After registering for your ORCID, you can add personal information, educational background, grant awards, and works to your profile. Adding these things will increase the usefulness of your profile for others who wish to determine what work you have done in the past. Get started with edits by signing in to your account.
Note: For an overview on how to edit your profile page, see this post by Rebecca Bryant.
If you have already created a Google Scholar profile, you can populate your ORCID profile using the citations listed there. Navigate to your Google Scholar profile and select the citations you'd like to add to ORCID. Click on "Export" and select "BibTeX." Copy your citations into a text editor and save the file as a .bib file with UTF-8 encoding.
Next navigate to your ORCID profile. Under "Add Works," select "Import BibTeX." Select your .bib file and complete the import.
Under "Works," you can add your publications, performances, reviews, and other academic works in one of three ways. First, you can import citations from databases.

→ **Data provided**
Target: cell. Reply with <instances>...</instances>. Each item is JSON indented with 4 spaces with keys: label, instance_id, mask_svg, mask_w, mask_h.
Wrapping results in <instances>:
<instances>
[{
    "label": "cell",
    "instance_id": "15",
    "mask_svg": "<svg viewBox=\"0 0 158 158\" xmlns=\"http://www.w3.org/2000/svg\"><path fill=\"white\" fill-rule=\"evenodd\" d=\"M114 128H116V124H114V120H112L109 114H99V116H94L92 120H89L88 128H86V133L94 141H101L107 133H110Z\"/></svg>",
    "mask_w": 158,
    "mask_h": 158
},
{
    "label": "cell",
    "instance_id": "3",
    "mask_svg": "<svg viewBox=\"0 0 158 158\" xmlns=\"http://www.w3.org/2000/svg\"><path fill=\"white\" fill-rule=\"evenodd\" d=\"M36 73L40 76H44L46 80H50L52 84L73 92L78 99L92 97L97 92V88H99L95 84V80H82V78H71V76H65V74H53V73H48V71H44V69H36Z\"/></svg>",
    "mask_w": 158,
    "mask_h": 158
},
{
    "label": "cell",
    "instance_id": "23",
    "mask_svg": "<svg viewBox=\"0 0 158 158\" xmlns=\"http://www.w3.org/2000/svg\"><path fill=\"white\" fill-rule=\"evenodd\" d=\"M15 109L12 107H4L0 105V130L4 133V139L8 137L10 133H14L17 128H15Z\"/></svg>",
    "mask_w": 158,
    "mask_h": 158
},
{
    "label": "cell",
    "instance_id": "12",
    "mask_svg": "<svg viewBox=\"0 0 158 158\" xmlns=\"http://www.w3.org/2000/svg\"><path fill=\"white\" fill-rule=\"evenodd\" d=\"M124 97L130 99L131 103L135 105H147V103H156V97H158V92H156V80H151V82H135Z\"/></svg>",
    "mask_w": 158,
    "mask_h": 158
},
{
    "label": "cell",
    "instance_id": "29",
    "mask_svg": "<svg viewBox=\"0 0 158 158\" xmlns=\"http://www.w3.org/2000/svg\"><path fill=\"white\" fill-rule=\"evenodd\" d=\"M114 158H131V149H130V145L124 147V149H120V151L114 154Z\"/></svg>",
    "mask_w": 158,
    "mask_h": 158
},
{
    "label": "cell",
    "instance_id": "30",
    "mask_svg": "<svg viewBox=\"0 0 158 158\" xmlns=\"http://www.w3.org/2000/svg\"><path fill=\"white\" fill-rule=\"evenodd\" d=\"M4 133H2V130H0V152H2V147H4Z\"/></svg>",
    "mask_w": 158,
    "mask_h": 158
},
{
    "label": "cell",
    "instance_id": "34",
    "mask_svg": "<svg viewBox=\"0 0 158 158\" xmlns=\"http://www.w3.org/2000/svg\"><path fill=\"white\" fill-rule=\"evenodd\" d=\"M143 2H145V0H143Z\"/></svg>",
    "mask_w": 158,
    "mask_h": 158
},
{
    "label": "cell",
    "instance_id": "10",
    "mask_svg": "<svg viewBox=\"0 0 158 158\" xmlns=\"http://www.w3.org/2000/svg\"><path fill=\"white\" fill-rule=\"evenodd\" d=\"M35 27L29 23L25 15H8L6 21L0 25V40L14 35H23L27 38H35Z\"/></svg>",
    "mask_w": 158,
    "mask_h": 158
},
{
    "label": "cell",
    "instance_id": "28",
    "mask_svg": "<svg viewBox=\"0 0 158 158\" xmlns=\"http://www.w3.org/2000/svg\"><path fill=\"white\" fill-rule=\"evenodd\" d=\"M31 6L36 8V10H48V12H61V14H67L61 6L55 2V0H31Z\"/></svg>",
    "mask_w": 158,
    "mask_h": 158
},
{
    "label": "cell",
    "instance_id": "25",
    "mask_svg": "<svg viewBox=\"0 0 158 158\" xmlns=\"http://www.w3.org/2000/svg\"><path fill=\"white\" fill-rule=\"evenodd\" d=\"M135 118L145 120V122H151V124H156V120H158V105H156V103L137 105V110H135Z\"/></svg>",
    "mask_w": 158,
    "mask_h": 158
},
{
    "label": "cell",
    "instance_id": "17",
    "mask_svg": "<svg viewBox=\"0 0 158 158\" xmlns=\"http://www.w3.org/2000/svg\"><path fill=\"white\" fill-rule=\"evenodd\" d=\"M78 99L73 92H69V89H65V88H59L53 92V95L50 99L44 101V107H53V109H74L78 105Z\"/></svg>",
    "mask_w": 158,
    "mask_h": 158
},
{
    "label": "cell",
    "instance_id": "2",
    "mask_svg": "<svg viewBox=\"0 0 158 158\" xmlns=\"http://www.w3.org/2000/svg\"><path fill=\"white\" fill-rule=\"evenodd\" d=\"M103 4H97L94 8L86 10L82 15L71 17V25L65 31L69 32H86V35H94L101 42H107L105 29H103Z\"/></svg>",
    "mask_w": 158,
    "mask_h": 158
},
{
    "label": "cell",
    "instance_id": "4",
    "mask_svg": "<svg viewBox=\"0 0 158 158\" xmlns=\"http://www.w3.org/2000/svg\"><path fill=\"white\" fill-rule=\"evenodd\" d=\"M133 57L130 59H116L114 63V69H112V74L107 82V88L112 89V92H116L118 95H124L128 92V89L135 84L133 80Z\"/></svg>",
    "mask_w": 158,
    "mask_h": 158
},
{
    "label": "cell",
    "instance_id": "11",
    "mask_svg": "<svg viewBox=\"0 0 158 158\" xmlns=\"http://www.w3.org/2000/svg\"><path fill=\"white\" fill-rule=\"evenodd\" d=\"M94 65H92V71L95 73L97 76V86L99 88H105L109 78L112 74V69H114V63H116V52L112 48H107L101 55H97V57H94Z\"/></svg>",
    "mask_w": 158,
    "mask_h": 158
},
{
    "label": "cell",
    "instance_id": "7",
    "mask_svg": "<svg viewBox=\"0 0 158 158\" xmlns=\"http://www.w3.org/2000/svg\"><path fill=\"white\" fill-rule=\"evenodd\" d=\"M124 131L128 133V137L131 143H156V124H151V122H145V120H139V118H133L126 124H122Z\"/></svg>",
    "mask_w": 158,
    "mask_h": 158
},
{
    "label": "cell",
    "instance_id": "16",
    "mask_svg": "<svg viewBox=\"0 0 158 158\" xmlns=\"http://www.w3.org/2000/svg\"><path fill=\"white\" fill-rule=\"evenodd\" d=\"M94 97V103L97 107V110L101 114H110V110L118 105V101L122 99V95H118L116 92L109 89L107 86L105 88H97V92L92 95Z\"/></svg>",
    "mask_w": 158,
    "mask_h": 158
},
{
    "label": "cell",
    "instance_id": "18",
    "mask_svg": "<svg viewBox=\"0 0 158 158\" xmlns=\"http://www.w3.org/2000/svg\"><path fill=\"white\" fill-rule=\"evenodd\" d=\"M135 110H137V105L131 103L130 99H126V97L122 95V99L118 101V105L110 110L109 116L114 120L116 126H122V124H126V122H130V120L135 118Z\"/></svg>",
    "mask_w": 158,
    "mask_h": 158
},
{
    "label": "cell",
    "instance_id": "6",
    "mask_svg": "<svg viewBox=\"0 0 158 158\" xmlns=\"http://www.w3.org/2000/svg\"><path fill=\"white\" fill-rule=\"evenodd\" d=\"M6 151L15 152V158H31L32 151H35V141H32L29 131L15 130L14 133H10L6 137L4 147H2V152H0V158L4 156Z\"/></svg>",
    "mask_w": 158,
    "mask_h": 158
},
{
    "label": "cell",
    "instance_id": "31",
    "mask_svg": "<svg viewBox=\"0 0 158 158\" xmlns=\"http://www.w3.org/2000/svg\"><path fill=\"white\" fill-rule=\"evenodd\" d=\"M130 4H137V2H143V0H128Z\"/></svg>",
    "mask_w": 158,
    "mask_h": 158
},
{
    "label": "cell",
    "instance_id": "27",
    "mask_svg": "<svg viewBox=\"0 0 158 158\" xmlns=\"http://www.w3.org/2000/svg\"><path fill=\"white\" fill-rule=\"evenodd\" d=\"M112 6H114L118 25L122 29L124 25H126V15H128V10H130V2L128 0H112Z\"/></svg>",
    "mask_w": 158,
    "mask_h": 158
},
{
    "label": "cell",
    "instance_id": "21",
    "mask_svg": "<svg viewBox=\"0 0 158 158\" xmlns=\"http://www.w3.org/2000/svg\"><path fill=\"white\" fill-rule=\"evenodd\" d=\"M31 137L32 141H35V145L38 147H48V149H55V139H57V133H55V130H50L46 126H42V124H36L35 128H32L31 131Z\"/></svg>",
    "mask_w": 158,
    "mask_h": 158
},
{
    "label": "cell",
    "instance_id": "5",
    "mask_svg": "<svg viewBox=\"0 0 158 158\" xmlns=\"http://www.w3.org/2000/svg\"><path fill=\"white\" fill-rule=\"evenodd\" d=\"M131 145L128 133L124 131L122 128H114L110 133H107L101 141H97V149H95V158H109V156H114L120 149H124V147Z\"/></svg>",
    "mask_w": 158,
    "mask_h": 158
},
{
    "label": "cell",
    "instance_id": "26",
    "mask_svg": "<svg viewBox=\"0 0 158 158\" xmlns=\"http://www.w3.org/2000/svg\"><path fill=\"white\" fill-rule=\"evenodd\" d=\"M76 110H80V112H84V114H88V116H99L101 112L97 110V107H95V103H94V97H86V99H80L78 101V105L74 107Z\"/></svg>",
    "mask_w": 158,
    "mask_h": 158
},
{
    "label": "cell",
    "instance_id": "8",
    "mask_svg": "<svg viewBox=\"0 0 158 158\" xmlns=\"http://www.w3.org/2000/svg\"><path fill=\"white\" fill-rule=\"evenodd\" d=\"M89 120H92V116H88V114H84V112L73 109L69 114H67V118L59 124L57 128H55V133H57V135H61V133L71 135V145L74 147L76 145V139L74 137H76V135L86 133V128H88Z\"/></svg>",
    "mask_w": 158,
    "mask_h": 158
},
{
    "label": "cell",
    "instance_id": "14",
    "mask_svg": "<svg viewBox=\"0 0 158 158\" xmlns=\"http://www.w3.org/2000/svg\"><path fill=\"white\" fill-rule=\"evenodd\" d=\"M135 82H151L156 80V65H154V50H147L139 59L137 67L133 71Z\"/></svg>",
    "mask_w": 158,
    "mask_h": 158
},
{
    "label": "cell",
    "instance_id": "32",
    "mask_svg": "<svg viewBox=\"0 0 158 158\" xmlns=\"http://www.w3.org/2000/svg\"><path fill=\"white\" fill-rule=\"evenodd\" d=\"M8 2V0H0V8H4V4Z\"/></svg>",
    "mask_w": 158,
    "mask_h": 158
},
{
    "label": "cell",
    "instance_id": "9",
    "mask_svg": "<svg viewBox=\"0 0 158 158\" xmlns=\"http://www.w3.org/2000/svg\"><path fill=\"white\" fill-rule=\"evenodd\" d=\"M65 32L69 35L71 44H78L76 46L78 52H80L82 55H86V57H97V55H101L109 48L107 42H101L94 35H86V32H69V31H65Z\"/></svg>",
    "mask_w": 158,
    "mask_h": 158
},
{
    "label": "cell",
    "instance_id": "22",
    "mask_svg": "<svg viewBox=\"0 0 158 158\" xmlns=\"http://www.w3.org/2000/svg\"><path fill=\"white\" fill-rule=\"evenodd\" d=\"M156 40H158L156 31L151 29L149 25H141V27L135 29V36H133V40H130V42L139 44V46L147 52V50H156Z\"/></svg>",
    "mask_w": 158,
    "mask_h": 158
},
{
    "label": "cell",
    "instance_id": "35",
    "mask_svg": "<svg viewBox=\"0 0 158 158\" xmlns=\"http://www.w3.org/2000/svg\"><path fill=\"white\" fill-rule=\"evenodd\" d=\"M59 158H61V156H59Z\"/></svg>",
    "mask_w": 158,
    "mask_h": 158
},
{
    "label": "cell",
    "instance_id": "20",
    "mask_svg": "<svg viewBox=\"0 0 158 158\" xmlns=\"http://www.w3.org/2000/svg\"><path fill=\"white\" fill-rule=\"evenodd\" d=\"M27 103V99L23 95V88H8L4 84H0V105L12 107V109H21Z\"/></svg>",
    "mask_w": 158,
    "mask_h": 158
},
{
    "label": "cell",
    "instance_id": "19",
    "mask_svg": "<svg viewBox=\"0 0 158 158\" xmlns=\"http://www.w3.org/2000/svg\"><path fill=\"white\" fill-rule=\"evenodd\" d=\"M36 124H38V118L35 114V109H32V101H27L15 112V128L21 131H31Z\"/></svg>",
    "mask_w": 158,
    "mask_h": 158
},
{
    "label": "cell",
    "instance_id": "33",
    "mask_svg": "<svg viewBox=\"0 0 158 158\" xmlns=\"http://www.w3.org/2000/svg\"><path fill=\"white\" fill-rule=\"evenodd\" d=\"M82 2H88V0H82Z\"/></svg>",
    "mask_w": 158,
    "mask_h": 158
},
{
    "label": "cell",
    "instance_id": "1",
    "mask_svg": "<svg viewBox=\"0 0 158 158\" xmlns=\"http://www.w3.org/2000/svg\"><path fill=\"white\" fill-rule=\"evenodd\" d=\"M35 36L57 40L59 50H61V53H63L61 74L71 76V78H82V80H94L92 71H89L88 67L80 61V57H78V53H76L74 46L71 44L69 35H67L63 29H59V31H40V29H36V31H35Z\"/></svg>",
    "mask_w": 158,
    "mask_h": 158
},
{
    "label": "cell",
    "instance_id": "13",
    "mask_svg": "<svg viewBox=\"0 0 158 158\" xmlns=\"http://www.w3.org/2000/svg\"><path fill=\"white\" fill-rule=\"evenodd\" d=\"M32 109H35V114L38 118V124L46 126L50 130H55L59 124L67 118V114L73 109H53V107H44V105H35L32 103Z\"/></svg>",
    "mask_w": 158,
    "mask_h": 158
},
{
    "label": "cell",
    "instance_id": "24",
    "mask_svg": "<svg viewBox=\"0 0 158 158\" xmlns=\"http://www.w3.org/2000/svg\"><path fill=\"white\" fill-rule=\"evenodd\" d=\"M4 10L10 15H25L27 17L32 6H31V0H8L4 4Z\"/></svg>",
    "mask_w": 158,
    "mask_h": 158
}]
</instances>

→ **Aim of the task**
Rewrite the stretch of the ORCID profile text from "After registering for" through "to your account.", changing "grant awards" to "funding awards".

→ **Answer space**
After registering for your ORCID, you can add personal information, educational background, funding awards, and works to your profile. Adding these things will increase the usefulness of your profile for others who wish to determine what work you have done in the past. Get started with edits by signing in to your account.